Auditing Auditing Algorithms From the Outside: Methods and Implications

scholarscan
Tags: #<Tag:0x00007f08e1461810>

#1

Title taken from a 2015 workshop with another ‘Auditing’ prepended.

Workshop rationale abstract:

An emerging area of research we call “algorithm auditing” allows researchers, designers, and users new ways to understand the algorithms that increasingly shape our online life. This research investigates algorithms “from the outside,” testing them for problems and harms without the cooperation of online platform providers. So far, researchers have investigated the systems that handle recommendations, prices, news, commenting, and search, examining them for individually and societally undesirable consequences such as racism or fraud. In this workshop we treat this new area as a development of the traditional social science technique—the audit study—that creates new ways of investigating the function and relevance of algorithms. Through a cumulative set of activities designed by a group of multidisciplinary organizers, participants will create, document, trick, interrogate, and propose revisions to social media and other algorithms, leaving the attendees with an appreciation of both the ethical and methodological challenges of studying networked information algorithms, as well as a chance for the development of new research designs and agendas to guide future work in this area.

This is without a doubt super interesting and important work. I’ve been watching it loosely (including watching a recent talk by researchers using these methods to study the Facebook news feed) for the last few years. But several things about it give me pause:

  1. It takes the opacity and centralization of platforms like Facebook, Amazon, and Google as a given.
  2. Critique always runs risk of veering into homage (to those platforms).
  3. It’s creating an interest group with competitive advantage in studying platforms from the outside, subtly favoring the continued dominance of such platforms.
  4. Hyperbole alert! Better Kremlinology doesn’t help open societies solve their own problems. Yes this is easily disputed, as surviving in a world with dictatorships is a problem faced by open societies.

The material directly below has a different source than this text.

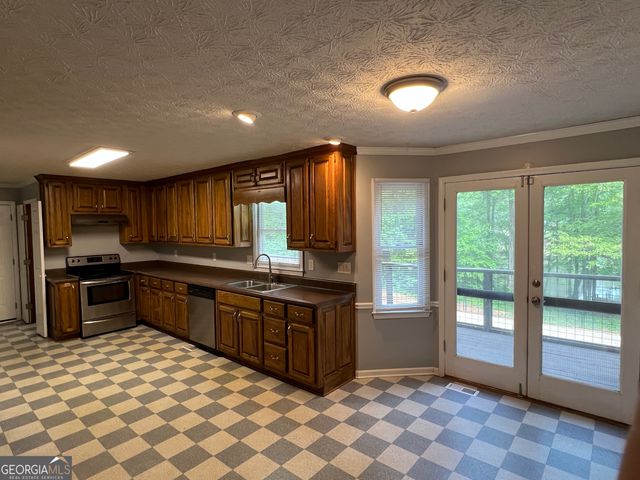 4811 SE West Lake Drive, Conyers, GA 30094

Black box testing of software systems is a valuable technique, even if all software were open source and all data available publicly, and probably is an easier application of existing social science techniques than actual code auditing. There aren’t so many open systems of obvious interest to social scientists studying how software intermediates human experience (Wikipedia is an exception, and has a research community around it). Excitement about auditing algorithms from the outside is entirely understandable.

But I hope more social scientists (a new generation? people I just haven’t heard of?) also take to:

  • Studying socially mediating algorithms from the inside
  • Help design socially mediating algorithms with more beneficent impacts

What can the free/open source software community do to make this more likely? Perhaps:

  • Create more social software (not necessarily ‘social networking’ but anything mediating human relationships) aiming for mass adoption and thus of interest to social scientists
  • Make government software procurement favoring and then mandating open source the top political goal, as software mediating government processes is inherently social, political, and of interest to study
  • Read relevant literature and reach out to researchers when designing and demanding systems in the two previous points?

#2

software mediating government processes is inherently social, political, and of interest to study

A tiny example http://web.archive.org/web/20150611220259/http://www.sarasotasheriff.org/icr.html?Inmate= discussed in Sheriff’s website showing PHP code, preferential treatment for county employees?

A tiny bit of code revealed through a bug. Shouldn’t all of the code running this or any other government website be available to the public for inspection?

There’s no way to prove that a website or other service is actually running any particular code, though it takes work and risk to run different code, and there will be revealing bugs if an organization takes on that work and risk. The more difficult to find revealing bugs would still take auditing from the outside to find.